Quello che si ammira, e «capace di assolvere
alle crescenti necessità del culto», fu
costruito, a spese del popolo, dal progettista
ed architetto Gaetano Jurleo, mentre esecutore
dell'opera fu il mastro muratore, vanto
dell'artigianato ostunese, Francesco Giraci.
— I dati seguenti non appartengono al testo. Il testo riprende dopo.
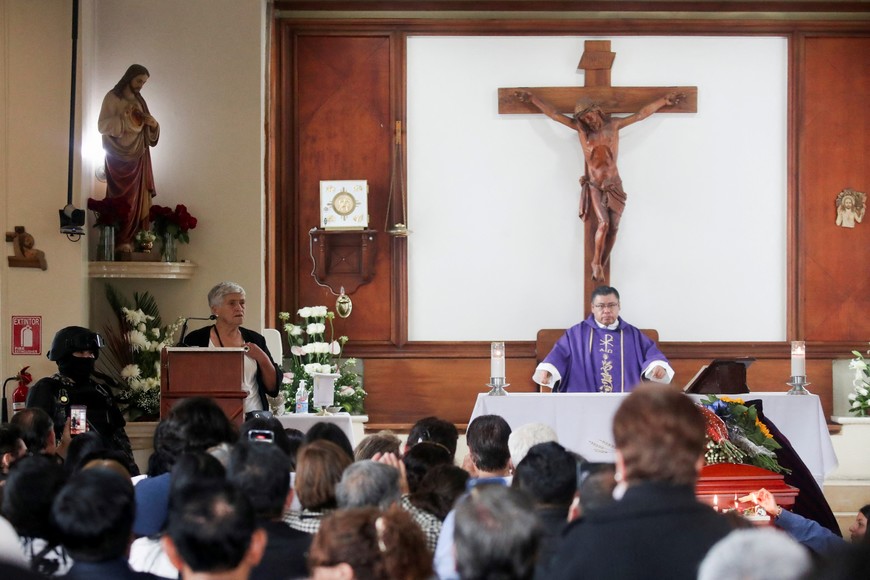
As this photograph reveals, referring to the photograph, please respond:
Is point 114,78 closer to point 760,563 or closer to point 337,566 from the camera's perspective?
point 337,566

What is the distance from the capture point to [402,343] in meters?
8.85

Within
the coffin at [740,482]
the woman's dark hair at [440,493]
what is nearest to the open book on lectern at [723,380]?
the coffin at [740,482]

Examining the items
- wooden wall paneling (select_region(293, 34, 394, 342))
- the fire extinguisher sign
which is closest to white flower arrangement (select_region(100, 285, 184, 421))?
the fire extinguisher sign

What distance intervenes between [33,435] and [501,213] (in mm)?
5170

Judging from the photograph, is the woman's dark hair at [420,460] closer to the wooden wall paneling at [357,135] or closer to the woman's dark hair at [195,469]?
the woman's dark hair at [195,469]

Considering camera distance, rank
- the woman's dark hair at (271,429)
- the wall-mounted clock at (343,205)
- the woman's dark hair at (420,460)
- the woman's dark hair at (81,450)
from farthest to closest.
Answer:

È il santuario meno antico dei quattro
esistenti. Infatti risale alla metà del secolo
scorso, ma non meno importante per la
tradizione religiosa e per la sua
architettura.
Lo stile è romanico moderno con elementi
arabo-bizantini, culminante in un'ampia e
caratteristica cupola, che svetta su altre
quattro di dimensioni minori, situate agli
angoli della grande navata.
Alberto del Sordo, nel libretto Santuari e
insigni templi mariani nella provincia di
Brindisi (Santuari e insigni templi mariani
nella provincia di Brindisi, Brindisi 1970,
pp. 17-18.1), afferma: «I precedenti che
determinarono la costruzione del Santuario,
dedicato a Santa Maria della Grata, risalgono
alla metà del secolo scorso. Un contadino,
impegnato nei lavori di rimonda, cade in malo
modo dall'alto di un albero e precipita in un
roveto. I dolori sono lancinanti e non gli
consentono il benché minimo movimento; la
campagna è deserta ed in suo soccorso non può
accorrere anima viva. Invoca la Madonna, che
interviene ai suoi lamenti o lo risana,
cancellando le lesioni alla spina dorsale e
alle costole (colonna vertebrale e costole
costituiscono, in gergo ostunese, la grata,
donde il titolo di Madonna della Grata). Nel
momento in cui si mette in piedi, il
miracolato si accorge che il roveto, in cui è
caduto, nasconde una grotta, vi penetra e su
di una parete scopre un affresco della
Madonna. La notizia del rinvenimento della
sacra immagine si diffonde con la rapidità del
vento e da quel momento gli ostunesi
cominciano a frequentare il pio luogo e a
salutare la dolce Madre del Signore con il
titolo di Madonna della Grata ».
Questo santuario, pur nel ritmo frenetico
della vita, pur con tanto poco interesse per
le cose spirituali, pur in un periodo di
assoluto consumismo, è il più frequentato
nella prima decade di agosto. I turisti ed il
popolo assistono ad un rito che è uno dei più
affascinanti, dei più ordinati, dei più
silenziosi e dei più riposanti, che si addice
alla contemplazione ed alla meditazione.
Solenni sono i festeggiamenti per alcune
ricorrenze religiose, ma quelli in onore della
Madonna della Grata superano di gran lunga
tutti. Nessuna processione, e ne sopravvivono
parecchie in Ostuni, raccoglie un così gran
numero di fedeli, anche se la festa in onore
della Madonna è una delle più semplici: niente
luminarie, niente fuochi pirotecnici, nessuna
banda musicale, solo il canto delle migliaia
di fedeli osannanti alla Madonna.
La forma di devozione è spettacolare: il buio
dei dintorni è violato da migliaia di luci,
che provengono da candele accese, che creano
qualcosa di fantasmagorico, d'irreale, ed i
forestieri ed i turisti restano stupiti e
ammirati.
Se dobbiamo tener conto di una certa labilità
del senso religioso, che si nota attualmente,
dobbiamo allora rilevare che questo culto, è
tra i più sentiti e spettacolari; ha
precedenti solo nelle forme e negli apparati
del Seicento, quando alla devozione si univa
la ricerca dell'effetto visivo.
Fino a qualche decennio la devozione era tanto
sentita da rasentare il feticismo.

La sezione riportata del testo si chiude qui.